• _ASSIGNMENT_
Exact copies of all the lines below are required.

-- -- --

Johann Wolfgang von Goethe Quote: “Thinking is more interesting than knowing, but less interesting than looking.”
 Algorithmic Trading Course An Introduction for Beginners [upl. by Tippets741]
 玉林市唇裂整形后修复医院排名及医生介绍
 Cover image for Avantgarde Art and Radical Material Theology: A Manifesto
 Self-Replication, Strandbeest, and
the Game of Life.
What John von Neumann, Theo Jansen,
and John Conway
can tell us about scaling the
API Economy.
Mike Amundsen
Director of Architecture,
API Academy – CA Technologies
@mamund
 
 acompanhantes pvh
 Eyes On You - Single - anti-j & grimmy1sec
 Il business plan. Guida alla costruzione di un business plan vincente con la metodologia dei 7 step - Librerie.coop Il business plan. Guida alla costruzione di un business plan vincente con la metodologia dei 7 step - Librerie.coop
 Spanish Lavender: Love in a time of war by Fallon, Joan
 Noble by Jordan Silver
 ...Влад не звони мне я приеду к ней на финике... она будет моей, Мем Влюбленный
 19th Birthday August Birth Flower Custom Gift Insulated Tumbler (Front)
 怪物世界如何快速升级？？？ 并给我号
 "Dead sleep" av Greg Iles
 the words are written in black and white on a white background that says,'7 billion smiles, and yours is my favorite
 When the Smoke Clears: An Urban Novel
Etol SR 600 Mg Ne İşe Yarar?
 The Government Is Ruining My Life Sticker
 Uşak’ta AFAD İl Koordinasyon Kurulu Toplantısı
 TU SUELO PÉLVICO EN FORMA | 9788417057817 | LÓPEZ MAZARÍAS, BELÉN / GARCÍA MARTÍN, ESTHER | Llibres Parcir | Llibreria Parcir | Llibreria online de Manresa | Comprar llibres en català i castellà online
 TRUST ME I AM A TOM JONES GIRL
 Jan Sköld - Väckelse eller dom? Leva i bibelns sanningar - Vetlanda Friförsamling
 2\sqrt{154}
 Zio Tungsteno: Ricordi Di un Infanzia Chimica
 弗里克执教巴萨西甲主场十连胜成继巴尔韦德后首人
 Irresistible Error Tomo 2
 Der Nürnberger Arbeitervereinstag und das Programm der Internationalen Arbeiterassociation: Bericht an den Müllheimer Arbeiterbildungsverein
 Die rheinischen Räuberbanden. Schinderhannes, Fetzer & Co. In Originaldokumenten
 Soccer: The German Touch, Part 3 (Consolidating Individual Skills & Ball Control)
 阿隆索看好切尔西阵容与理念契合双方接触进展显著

-- -- --

• _ANSWER SECTION_
Johann Wolfgang von Goethe Quote: “Thinking is more interesting than knowing, but less interesting than looking.”
 Algorithmic Trading Course An Introduction for Beginners [upl. by Tippets741]
 玉林市唇裂整形后修复医院排名及医生介绍
 Cover image for Avantgarde Art and Radical Material Theology: A Manifesto
 Self-Replication, Strandbeest, and
the Game of Life.
What John von Neumann, Theo Jansen,
and John Conway
can tell us about scaling the
API Economy.
Mike Amundsen
Director of Architecture,
API Academy – CA Technologies
@mamund
 
 acompanhantes pvh
 Eyes On You - Single - anti-j & grimmy1sec
 Il business plan. Guida alla costruzione di un business plan vincente con la metodologia dei 7 step - Librerie.coop Il business plan. Guida alla costruzione di un business plan vincente con la metodologia dei 7 step - Librerie.coop
 Spanish Lavender: Love in a time of war by Fallon, Joan
 Noble by Jordan Silver
 ...Влад не звони мне я приеду к ней на финике... она будет моей, Мем Влюбленный
 19th Birthday August Birth Flower Custom Gift Insulated Tumbler (Front)
 怪物世界如何快速升级？？？ 并给我号
 "Dead sleep" av Greg Iles
 the words are written in black and white on a white background that says,'7 billion smiles, and yours is my favorite
 When the Smoke Clears: An Urban Novel
Etol SR 600 Mg Ne İşe Yarar?
 The Government Is Ruining My Life Sticker
 Uşak’ta AFAD İl Koordinasyon Kurulu Toplantısı
 TU SUELO PÉLVICO EN FORMA | 9788417057817 | LÓPEZ MAZARÍAS, BELÉN / GARCÍA MARTÍN, ESTHER | Llibres Parcir | Llibreria Parcir | Llibreria online de Manresa | Comprar llibres en català i castellà online
 TRUST ME I AM A TOM JONES GIRL
 Jan Sköld - Väckelse eller dom? Leva i bibelns sanningar - Vetlanda Friförsamling
 2\sqrt{154}
 Zio Tungsteno: Ricordi Di un Infanzia Chimica
 弗里克执教巴萨西甲主场十连胜成继巴尔韦德后首人
 Irresistible Error Tomo 2
 Der Nürnberger Arbeitervereinstag und das Programm der Internationalen Arbeiterassociation: Bericht an den Müllheimer Arbeiterbildungsverein
 Die rheinischen Räuberbanden. Schinderhannes, Fetzer & Co. In Originaldokumenten
 Soccer: The German Touch, Part 3 (Consolidating Individual Skills & Ball Control)
 阿隆索看好切尔西阵容与理念契合双方接触进展显著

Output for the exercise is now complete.